カメラとか自転車とかアニメとか映画なんかが好きなオタクが管理する闇鍋ブログです。調子が悪いと文章が破綻します。旧ブログはこちらに移管しました→https://otaku4160.hatenablog.com

セールで安かった『多重人格探偵サイコ』を電子書籍で一気読みした話。

去年の暮れに新規作成した新DMMカードの現物を年を跨いで受け取った私です。
どうせウマ娘の課金とDMMブックスの購入とメロブの通販でしか使わんので絵柄はギアスにした。

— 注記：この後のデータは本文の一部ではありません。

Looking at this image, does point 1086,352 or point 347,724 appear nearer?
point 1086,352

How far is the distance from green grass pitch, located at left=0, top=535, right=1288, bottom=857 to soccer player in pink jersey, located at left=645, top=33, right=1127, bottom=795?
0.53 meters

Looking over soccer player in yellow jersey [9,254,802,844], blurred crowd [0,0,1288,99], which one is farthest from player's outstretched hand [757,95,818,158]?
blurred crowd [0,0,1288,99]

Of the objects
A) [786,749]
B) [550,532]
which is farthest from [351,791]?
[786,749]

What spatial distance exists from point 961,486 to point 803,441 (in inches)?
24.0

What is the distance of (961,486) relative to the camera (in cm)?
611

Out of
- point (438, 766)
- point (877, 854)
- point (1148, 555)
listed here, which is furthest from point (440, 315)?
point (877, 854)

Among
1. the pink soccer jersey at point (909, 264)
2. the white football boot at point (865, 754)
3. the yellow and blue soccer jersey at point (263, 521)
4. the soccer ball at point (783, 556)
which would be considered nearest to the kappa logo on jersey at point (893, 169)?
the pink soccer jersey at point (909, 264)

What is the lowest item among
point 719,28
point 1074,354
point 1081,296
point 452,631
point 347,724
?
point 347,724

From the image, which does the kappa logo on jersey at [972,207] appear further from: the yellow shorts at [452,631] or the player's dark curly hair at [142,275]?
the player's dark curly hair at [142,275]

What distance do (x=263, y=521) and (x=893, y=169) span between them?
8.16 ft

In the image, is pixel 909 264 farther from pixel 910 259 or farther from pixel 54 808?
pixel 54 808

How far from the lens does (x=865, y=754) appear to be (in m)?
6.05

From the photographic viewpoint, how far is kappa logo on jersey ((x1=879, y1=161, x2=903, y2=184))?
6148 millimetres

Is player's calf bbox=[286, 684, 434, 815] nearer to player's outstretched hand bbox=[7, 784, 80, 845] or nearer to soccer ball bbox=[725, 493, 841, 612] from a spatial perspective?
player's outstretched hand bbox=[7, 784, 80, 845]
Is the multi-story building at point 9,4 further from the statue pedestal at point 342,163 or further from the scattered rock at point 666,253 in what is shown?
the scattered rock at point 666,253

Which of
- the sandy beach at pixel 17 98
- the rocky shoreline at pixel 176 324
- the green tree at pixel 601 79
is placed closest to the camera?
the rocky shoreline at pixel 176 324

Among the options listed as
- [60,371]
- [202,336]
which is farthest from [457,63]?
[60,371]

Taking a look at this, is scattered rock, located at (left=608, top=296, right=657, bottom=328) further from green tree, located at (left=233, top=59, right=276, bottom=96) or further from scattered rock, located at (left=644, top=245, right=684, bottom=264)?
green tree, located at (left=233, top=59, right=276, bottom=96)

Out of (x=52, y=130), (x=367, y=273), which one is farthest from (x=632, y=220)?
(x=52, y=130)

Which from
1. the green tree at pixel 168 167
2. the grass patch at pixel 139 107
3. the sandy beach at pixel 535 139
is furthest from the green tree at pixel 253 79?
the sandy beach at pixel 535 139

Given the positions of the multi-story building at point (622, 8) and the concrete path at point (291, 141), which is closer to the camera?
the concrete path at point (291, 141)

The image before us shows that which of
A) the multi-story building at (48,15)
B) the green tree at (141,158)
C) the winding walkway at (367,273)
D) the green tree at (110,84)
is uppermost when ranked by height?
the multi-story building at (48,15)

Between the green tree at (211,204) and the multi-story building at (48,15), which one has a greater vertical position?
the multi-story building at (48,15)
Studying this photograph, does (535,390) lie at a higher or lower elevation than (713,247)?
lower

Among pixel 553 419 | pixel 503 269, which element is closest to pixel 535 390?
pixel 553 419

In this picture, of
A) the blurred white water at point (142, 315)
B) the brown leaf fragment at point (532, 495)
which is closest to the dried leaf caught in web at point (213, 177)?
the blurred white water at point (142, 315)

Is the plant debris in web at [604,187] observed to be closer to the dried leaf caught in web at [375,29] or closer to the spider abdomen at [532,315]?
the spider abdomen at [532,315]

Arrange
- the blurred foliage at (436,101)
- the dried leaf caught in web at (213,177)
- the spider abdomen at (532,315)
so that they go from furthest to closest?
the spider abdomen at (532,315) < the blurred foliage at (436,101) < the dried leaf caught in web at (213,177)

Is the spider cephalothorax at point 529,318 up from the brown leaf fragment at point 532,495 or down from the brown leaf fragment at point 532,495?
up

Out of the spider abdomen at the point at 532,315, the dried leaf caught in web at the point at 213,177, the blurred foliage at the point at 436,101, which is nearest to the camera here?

入会後ポイント付与の確認を含め、なんか無いかと物色していたら『多重人格探偵サイコ』がセールで全24巻・792円になっていたので購入。
(その時は更にポイント還元もあって実質400円ちょいだった)

実は途中までは紙媒体で購読していたのだが発刊速度の遅さに加え、繰り返される「終わる終わる詐欺」に嫌気がさして買わなくなったので結末まで読むのは今回が初。
一気読みだと中弛み感は和らいだものの、堂々巡り感はやはり拭えず特に16巻~17巻の雨宮一彦のスペアを探しに京都まで行ったのに呆気なく殺されて戻ってくるところは改めて読んでも尺稼ぎでしかなくて酷い。

「ルーシー・モノストーン」にしたって「甥」だ「スペア」だ「娘」だ「息子」だと匂わせまくったのに、最終的に「本当の黒幕は古の時代から人々の肉体を乗っ取って生き永らえてきた存在でした」って「今までのなんだったん?」と思わずにはいられない。

NIGHT HEAD』と『羊たちの沈黙』と『Xファイル』と『セブン』をミックスしたような猟奇殺人事件を絡めたアングラな雰囲気が好きだったのに、アメリカが絡んだ日本の在り方を揺るがす政治色強めの策謀展開を経て、日本刀や二丁拳銃を振り回すアンチヒーローが精神世界でバケモノを討伐するアクションマンガと化してしまって「多重人格」はともかく「探偵」要素をもっと膨らませることは出来なかったのだろうか?。

田島昭宇さんによる文句なしのビジュアル(作画)、体を乗っ取った"ナニカ"に元人格の磨知が抗う『アナザヘヴン』展開、最後まで善性を貫く笹山のキャラ(人)の良さ、そして弖虎と美和が協力して「雨宮一彦」を「帰還」させる結末は美しかっただけに、もっと違うカタチでここに辿り着けなかったのかなぁ…というのが率直な感想でした。